### Problem details
In the entries below, locate the line with "A man from the", then give again that line and all lines after it, exactly, with pictures omitted.

### Dataset items
= = =

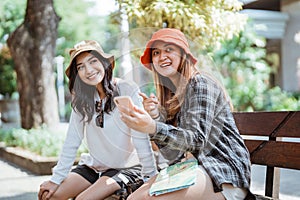 two Asian women in hats chatting about tourist destinations using mobile phones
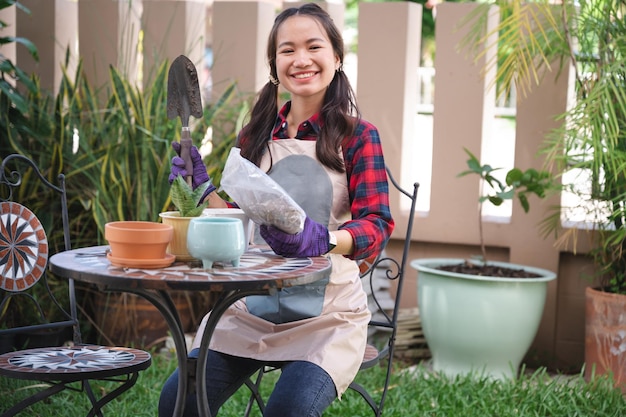 Beautiful Asia woman plant in the tree pot in the garden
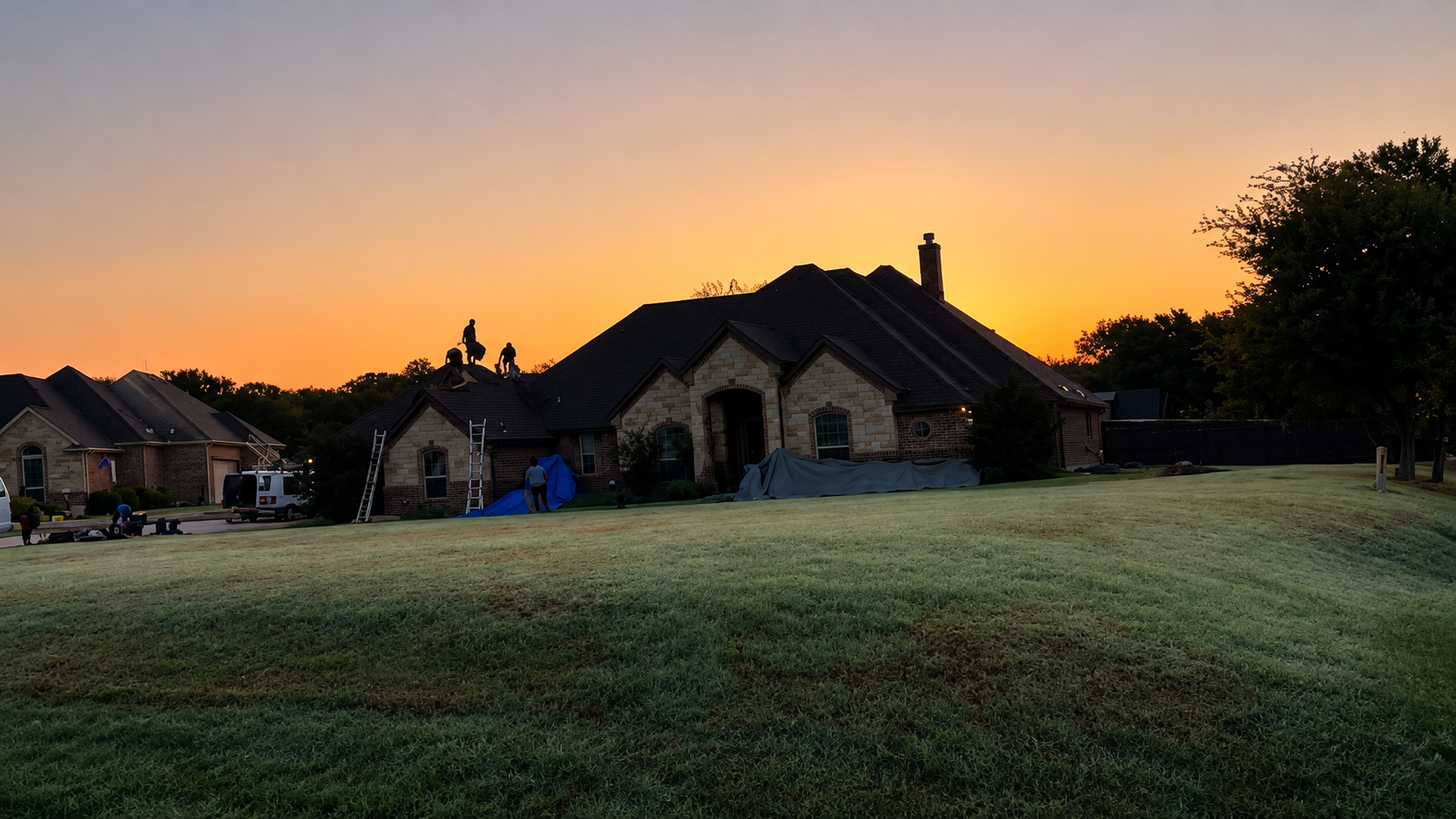 Houses silhouetted at sunset over a frosty grassy field under an orange sky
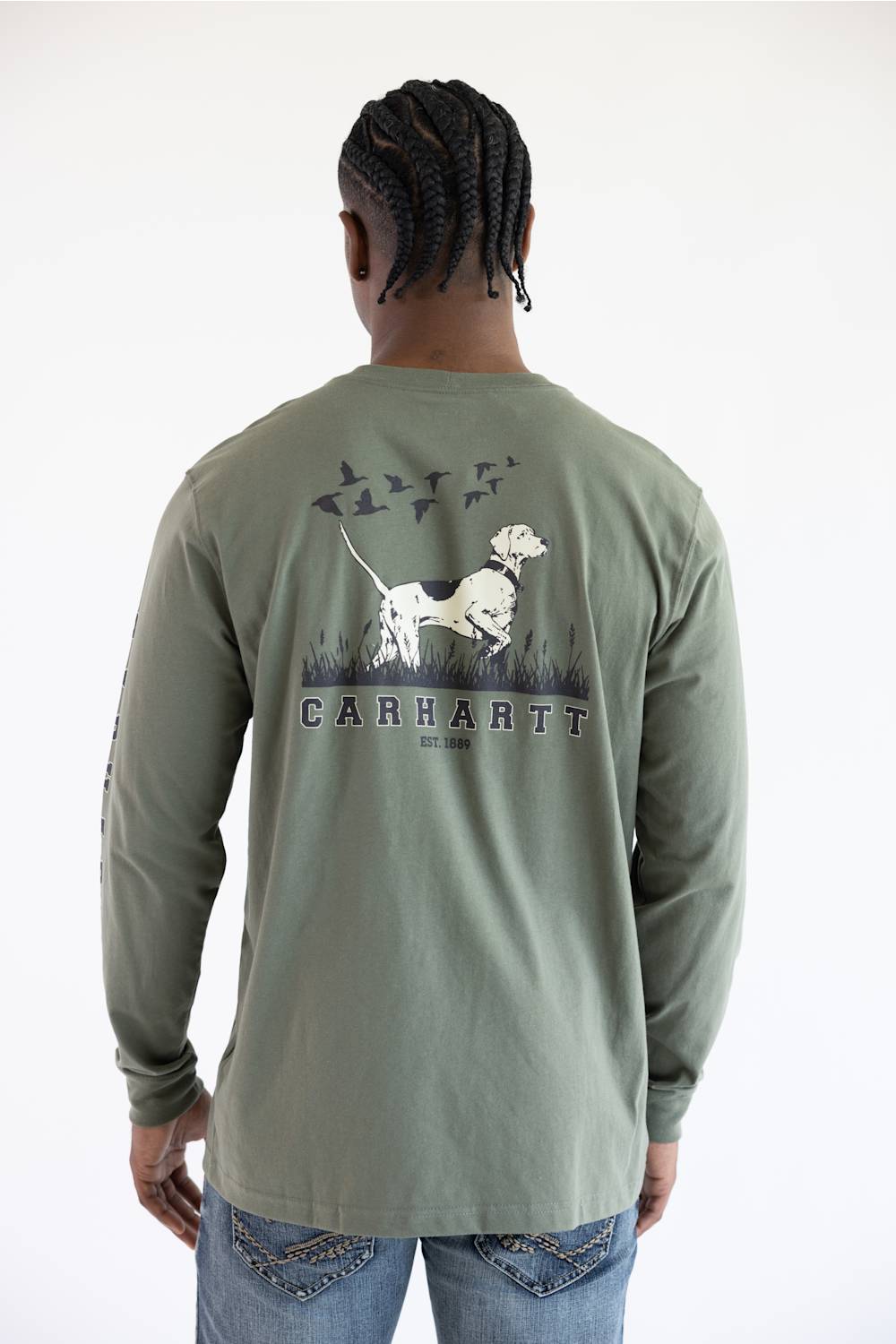 A man from the back wearing the Carhartt Irvine Relaxed Pointer Dog Long Sleeve T-Shirt for Men in Dusty Olive Green featuring a Carhartt logo down the left arm and pointer dog logo with birds on the back.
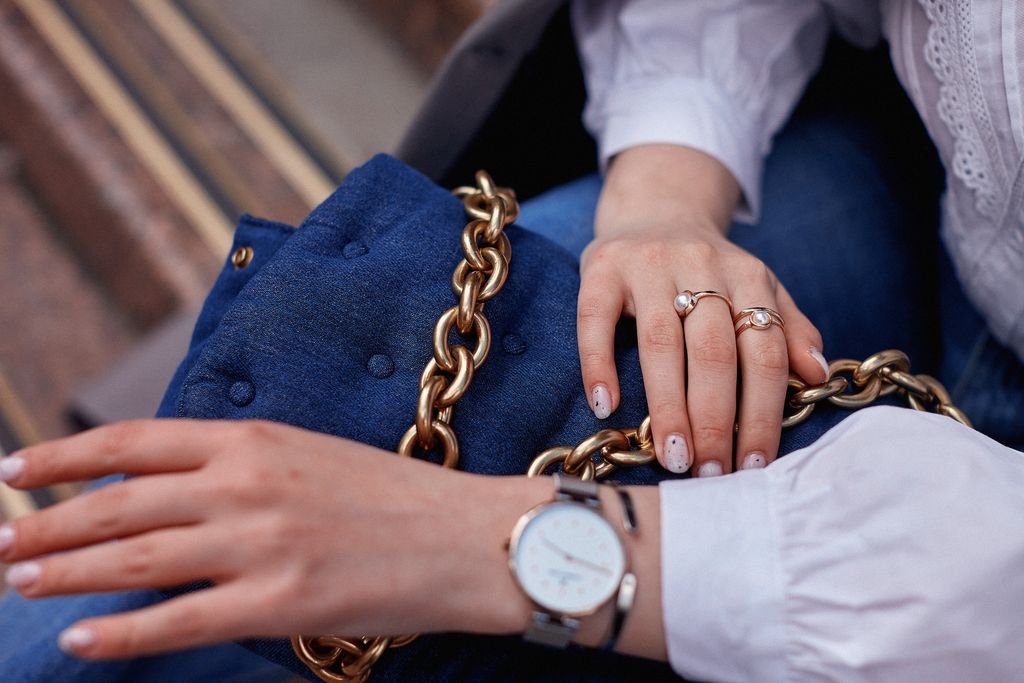 Close-up of fashionable accessories including a blue handbag with a gold chain and jewelry on hands.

= = =

### Completed task
 A man from the back wearing the Carhartt Irvine Relaxed Pointer Dog Long Sleeve T-Shirt for Men in Dusty Olive Green featuring a Carhartt logo down the left arm and pointer dog logo with birds on the back.
 Close-up of fashionable accessories including a blue handbag with a gold chain and jewelry on hands.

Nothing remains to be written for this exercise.